As Cardinal Zen has said of the position of Cardinal John Tong Hon, 80 (left), the current interim head of the Diocese of Hong Kong and on record as supporting the new security laws, it is “a tricky situation” for all concerned.

    “On the one hand, it will be a lot of trouble if we don’t support the government,” Zen said. “We never know what they will do to our Church. On the other hand, [Tong] disappointed many within the Church by giving his support.”

    Similarly, the Vatican is faced with the question “How do we fearlessly stand up for each one of Christ’s faithful ones, and risk provocation of a soulless communist dictatorship like China’s, and yet bring no harm, no increased persecution or vengeful destruction, to an already beleaguered people?”

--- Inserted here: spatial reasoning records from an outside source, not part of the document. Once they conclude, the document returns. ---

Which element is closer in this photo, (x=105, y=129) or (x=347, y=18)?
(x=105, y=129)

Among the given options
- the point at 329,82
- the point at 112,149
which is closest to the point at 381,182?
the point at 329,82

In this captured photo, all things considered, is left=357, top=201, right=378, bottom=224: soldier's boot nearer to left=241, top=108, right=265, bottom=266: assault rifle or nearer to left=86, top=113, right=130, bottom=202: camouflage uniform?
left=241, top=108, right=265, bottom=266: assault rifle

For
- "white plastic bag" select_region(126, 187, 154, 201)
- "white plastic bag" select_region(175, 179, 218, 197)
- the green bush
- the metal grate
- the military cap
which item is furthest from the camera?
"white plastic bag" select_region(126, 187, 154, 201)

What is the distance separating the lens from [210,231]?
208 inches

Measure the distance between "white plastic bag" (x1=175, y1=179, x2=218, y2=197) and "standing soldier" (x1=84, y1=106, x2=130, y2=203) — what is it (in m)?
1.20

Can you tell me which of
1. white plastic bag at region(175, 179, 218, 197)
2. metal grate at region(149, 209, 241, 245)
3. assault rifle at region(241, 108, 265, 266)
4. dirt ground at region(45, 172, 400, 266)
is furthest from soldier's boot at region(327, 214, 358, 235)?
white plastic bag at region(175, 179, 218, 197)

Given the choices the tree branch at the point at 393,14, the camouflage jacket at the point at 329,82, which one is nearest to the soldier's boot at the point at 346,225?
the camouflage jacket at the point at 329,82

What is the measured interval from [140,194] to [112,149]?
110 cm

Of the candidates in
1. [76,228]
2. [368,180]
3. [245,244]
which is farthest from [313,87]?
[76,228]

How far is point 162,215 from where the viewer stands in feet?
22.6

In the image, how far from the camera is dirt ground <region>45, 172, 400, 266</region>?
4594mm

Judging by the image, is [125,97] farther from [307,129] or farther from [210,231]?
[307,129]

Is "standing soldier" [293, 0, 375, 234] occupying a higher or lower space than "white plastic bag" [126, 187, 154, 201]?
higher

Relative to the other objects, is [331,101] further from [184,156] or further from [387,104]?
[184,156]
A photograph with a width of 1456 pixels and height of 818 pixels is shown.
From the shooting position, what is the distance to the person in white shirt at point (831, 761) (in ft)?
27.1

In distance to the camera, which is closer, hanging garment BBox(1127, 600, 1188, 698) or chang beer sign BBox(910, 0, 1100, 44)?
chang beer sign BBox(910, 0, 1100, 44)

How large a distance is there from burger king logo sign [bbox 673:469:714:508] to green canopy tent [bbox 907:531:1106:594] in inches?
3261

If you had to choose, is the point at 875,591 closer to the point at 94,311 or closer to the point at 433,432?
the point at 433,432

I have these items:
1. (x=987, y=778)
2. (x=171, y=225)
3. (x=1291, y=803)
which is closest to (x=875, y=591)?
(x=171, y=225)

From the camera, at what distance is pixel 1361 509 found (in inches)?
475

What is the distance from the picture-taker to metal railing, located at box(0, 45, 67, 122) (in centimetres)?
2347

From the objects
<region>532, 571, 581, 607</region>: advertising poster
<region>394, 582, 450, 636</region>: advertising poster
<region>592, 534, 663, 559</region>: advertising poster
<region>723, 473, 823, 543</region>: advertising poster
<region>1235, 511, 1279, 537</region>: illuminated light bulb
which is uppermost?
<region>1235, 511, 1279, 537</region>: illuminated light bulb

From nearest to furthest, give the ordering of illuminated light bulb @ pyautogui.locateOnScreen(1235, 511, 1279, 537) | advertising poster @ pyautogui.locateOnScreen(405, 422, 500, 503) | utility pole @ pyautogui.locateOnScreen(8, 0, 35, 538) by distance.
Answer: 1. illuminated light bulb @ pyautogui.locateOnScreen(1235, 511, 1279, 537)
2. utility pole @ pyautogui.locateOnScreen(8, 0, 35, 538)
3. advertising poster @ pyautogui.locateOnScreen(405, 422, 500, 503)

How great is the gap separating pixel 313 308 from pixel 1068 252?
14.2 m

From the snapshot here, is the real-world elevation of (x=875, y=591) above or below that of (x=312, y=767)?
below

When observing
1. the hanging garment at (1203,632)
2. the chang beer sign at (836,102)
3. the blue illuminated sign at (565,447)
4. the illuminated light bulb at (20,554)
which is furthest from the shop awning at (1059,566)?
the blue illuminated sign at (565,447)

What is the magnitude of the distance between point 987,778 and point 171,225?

    Meanwhile, the credibility of the Christian West — even its very will to survive — is being called into question as Marxist-style destabilization of society proceeds apace.

    Anti-Western-civilization rhetoric is now the norm; violent protest, destruction, arson and even murder occur on a weekly basis in Western countries where the creeping political and social anarchy have been preceded by moral anarchy for decades: perhaps it is no surprise that a decadent West, groaning under the strain of its own sensual and material excess, seems to be breaking apart.

    And not unrelated to the issue of sensual and material excess is the history, in the past decades of China-Vatican relations, of the involvement of now-disgraced former Cardinal Theodore McCarrick. As has become evident, McCarrick was an orchestrator of and participant in high-level diplomatic meetings between Chinese and Vatican officials, in later years in a more unofficial capacity, but nevertheless influential. What mark, if any, did McCarrick leave on the negotiations leading to the 2018 Vatican-China agreement that Cardinal Zen spurns?

    We hope to delve into this subject in a later report.

    Against this backdrop, it is difficult to predict how Rome will navigate the dangerous waters of communism in a burgeoning global economic and political power like China. But it is also difficult to imagine how it can be done without prayer and sacrifice, as the spirit of atheistic communism seems to be one of those spirits of which Christ said, “This kind can be cast out only by prayer and fasting.”

    And so we issue a call to all Christians to pray:

    —for the Church in China, that is being targeted, apparently as never before during the reign of Xi Jinping, and

    —for the Chinese people, from whom the communist government is attempting to steal their souls.

    Pray also for the Pope and all his counselors, and, not least, for the once-Christian West, which is losing not only its spirit, but its own will to exist.